'WCape numeracy a concern'
Cape Town - Western Cape primary school students are not achieving the required numeracy skills before being promoted to the next grade, the province's education MEC Donald Grant said on Tuesday.
"Currently, too many of our learners are being pushed through the system, despite being unable to master literacy and numeracy at the appropriate grade," said Grant in a statement issued after a briefing in central Cape Town.
"Unable to cope at higher levels, many of these learners either drop out of school or fail to pass Grade 12."
Grant said the province needed to ensure that from the beginning of their school career, students mastered reading, writing and numeracy.
Grant said since 2002 the province's education department had conducted research into literacy and numeracy performance.
He said by 2008, the pass rate for literacy in Grade 3 had increased by 17.8% since 2002.
Since 2003, the percentage of Grade 6 pupils achieving more than 50% for literacy across the Western Cape had increased by 9.8%.
Numeracy the main concern
"However, of major concern are the numeracy results."

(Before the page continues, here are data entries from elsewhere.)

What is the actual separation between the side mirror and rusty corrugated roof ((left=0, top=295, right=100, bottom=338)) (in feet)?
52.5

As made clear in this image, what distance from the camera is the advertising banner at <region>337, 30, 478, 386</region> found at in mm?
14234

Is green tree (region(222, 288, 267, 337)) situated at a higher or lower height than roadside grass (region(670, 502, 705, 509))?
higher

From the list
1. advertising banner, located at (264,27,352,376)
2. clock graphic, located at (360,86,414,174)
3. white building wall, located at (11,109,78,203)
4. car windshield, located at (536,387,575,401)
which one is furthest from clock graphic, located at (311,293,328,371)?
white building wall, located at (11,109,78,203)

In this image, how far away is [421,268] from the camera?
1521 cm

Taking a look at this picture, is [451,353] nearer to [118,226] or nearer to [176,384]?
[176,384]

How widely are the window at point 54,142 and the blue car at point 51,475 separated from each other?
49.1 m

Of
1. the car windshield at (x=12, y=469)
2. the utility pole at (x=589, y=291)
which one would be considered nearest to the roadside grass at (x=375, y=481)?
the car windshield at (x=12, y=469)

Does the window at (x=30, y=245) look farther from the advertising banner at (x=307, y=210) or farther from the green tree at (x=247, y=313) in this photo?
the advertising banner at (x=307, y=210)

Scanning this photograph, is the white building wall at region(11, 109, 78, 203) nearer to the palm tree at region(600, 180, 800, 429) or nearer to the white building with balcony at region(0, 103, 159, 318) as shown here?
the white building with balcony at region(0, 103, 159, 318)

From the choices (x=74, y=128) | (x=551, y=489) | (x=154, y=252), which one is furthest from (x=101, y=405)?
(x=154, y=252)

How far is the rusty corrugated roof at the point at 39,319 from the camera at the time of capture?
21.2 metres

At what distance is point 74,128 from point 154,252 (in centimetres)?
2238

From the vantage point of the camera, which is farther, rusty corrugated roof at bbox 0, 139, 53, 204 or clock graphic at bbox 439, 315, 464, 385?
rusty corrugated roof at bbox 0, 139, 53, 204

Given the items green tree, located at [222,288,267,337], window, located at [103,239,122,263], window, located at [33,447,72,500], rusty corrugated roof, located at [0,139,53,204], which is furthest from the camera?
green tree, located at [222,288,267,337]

Grant said numeracy levels had decreased in Grade 3 and Grade 6 since 2002.
"Only 35% of Grade 3 learners achieved more than 50% for numeracy in 2008, with a provincial average of 39.5%.
"Even fewer Grade 6 students were passing numeracy tests."

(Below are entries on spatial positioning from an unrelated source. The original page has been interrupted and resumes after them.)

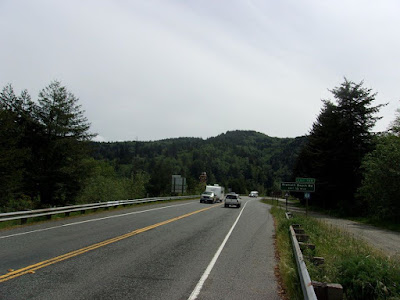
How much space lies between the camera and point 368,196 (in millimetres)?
29391

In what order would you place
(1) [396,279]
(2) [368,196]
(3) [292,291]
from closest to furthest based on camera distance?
(1) [396,279]
(3) [292,291]
(2) [368,196]

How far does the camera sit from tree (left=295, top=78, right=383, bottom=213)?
39.4 m

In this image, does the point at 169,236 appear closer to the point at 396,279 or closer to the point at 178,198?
the point at 396,279

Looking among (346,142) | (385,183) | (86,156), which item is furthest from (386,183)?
(86,156)

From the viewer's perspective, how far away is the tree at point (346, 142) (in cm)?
3941

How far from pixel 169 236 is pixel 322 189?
34278mm

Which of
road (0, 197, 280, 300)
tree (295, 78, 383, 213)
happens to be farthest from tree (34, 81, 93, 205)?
tree (295, 78, 383, 213)

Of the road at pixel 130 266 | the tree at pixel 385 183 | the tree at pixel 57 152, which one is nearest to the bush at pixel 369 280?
the road at pixel 130 266

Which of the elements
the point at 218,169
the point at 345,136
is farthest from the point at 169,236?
the point at 218,169

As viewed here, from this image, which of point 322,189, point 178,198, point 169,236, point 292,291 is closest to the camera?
point 292,291

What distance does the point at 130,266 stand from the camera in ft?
26.4

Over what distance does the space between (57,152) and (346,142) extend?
3303 centimetres

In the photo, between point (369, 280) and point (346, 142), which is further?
point (346, 142)

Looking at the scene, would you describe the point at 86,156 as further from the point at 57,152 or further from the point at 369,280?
the point at 369,280
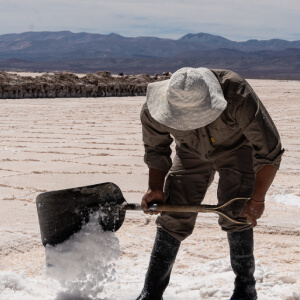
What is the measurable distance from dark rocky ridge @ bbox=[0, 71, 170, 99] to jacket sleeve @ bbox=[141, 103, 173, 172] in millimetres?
14323

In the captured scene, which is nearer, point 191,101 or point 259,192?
point 191,101

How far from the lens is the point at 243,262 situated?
262 cm

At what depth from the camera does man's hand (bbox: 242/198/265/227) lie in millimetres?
2447

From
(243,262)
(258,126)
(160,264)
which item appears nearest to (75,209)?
(160,264)

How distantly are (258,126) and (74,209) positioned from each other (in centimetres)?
104

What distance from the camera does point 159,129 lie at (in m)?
2.56

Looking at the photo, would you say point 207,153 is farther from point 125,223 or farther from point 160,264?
point 125,223

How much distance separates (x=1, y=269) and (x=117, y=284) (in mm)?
687

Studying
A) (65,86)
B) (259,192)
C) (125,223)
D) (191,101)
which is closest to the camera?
(191,101)

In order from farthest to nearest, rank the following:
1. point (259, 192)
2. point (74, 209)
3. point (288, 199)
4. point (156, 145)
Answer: point (288, 199) < point (74, 209) < point (156, 145) < point (259, 192)

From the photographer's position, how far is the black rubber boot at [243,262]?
2.60m

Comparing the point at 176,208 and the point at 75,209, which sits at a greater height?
the point at 176,208

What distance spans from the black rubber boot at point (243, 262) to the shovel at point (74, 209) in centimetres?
58

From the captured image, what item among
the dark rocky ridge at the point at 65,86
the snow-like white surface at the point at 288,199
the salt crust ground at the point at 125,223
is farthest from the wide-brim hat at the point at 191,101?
the dark rocky ridge at the point at 65,86
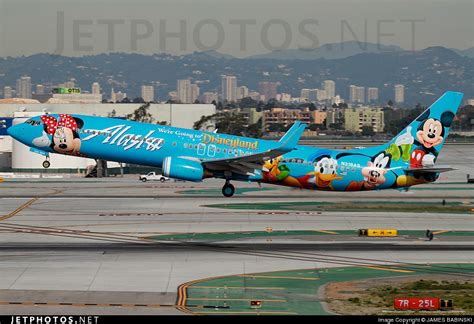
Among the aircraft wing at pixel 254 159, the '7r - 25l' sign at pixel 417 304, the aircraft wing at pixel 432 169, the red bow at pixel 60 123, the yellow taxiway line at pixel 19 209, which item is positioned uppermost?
the red bow at pixel 60 123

Grant said this meant that more than half of Grade 6 students could not even cope with Grade 3, 4 or 5 levels for numeracy.
"Despite this, 95.2% of Grade 6 learners in the Western Cape were promoted to Grade 7 in 2007, according to national progression norms."
He said therefore it was no surprise that schools in the province were experiencing high drop-out rates.
"Of the 97 864 learners who enrolled in public schools in the Western Cape in 1997, only 43 470 learners made it to Grade 12.
"Of those learners only 33% qualified for a matriculation endorsement."
Grant said the department had already started a re-training programme for all teachers who taught mathematics in primary schools.
"We intend to make this programme compulsory, making the necessary budget adjustments where required."
He also said the department was exploring the option of implementing a lesson-by-lesson plan for primary school mathematics.